# [Trecho citado]
A dor e a saudade não moravam na casa de Maria, até a ida de Joãozinho para São Paulo, sem volta e sem notícias. A família sofria em silêncio, mas, vencia a tempestade.
Outra surpresa viria aumentar a dor da família com a partida de João Cardoso. Logo depois, Maria percebeu que, aos poucos, o mundo foi perdendo as cores. Seus olhos não alcançavam mais as margens, sem a ajuda dos ouvidos, dos dedos e do coração.
Maria enfrentava o seu destino, ignorava o medo das tempestades; sabia que venceria essas passagens com a ajuda do Nosso Senhor. Desse modo, Maria aprendeu a ver com os ouvidos e, nas pontas dos dedos, foi escrevendo a sua história, na longa linha do tempo.
Ela não deixava de embalar a imaginação dos netos com as histórias orais, narradas pelos seus antepassados. Lembrava das fogueiras, na noite de São João, das novenas marianas, dos leilões, da cavalhada, dos Caretas, da Jaquelina, da tirada de argolinhas... Tudo isso é inesquecível para Maria que conta até hoje, sem perder o ritmo das palavras e, a cada conto, uma lembrança, uma emoção.
Hoje, pássaros e flores anunciam a primavera de 2010. E, com muita alegria, filhos, filhas, genros, noras, netos, netas, bisnetos, bisnetas, irmã, amigos e amigas vêm testemunhar as cem primaveras de Maria. Agora, só nos resta saudá-la com palmas calorosas, dizendo num só coro:
_ Viva os cem anos de Maria!

*GEANE OLIVEIRA MAGALHÃES AZEVEDO nasceu em Tanque Novo/BA, filha de Juvêncio Carneiro de Magalhães e Judith Oliveira Magalhães. Licenciou-se em Letras pela Universidade do Estado da Bahia – UNEB. É especialista em Literatura e Ensino de Literatura e em Leitura e Literatura Infanto-Juvenil pela UESB. E também em Plantas Ornamentais e Paisagismo pela Universidade Federal de Lavras – UFLA. Ministrou aulas no curso de pós-graduação, participou como Membro da Banca de Trabalhos Finais e como orientadora de Trabalhos Finais do Curso: Leitura (UESB). Ganhadora do I Prêmio Zélia Gattai Amado de Projetos de Leitura (1º lugar/categoria estadual) e II Prêmio Zélia Gattai Amado de Projetos de Leitura (2º lugar/categoria estadual). Presta consultoria em Leitura e Literatura às escolas pública e particular. Atualmente, além de ser contadora de histórias, exerce a profissão de paisagista e designer de interiores. Reside em Vitória da Conquista - Bahia.

# [Material fornecido]
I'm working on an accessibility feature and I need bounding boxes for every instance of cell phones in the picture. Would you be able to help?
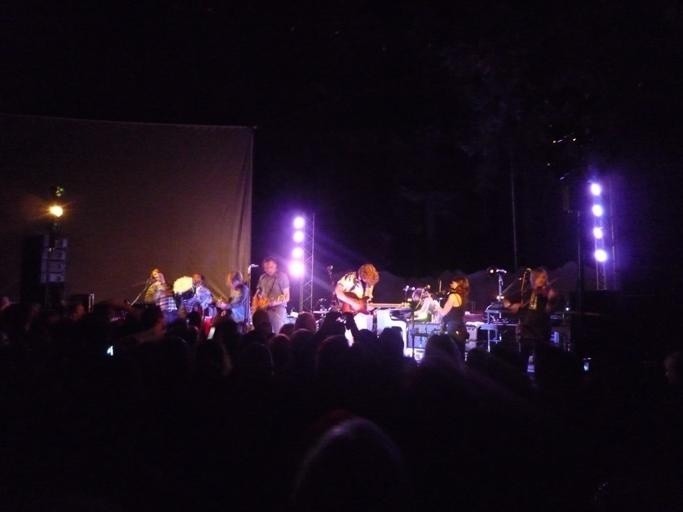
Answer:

# [Tarefa a cumprir]
Repita palavra por palavra, no trecho sobre os cem anos de Maria, tudo o que vai desde "Hoje, pássaros e" até "anos de Maria!". Baseie-se unicamente no trecho citado.

# [Resposta completa]
Hoje, pássaros e flores anunciam a primavera de 2010. E, com muita alegria, filhos, filhas, genros, noras, netos, netas, bisnetos, bisnetas, irmã, amigos e amigas vêm testemunhar as cem primaveras de Maria. Agora, só nos resta saudá-la com palmas calorosas, dizendo num só coro:
_ Viva os cem anos de Maria!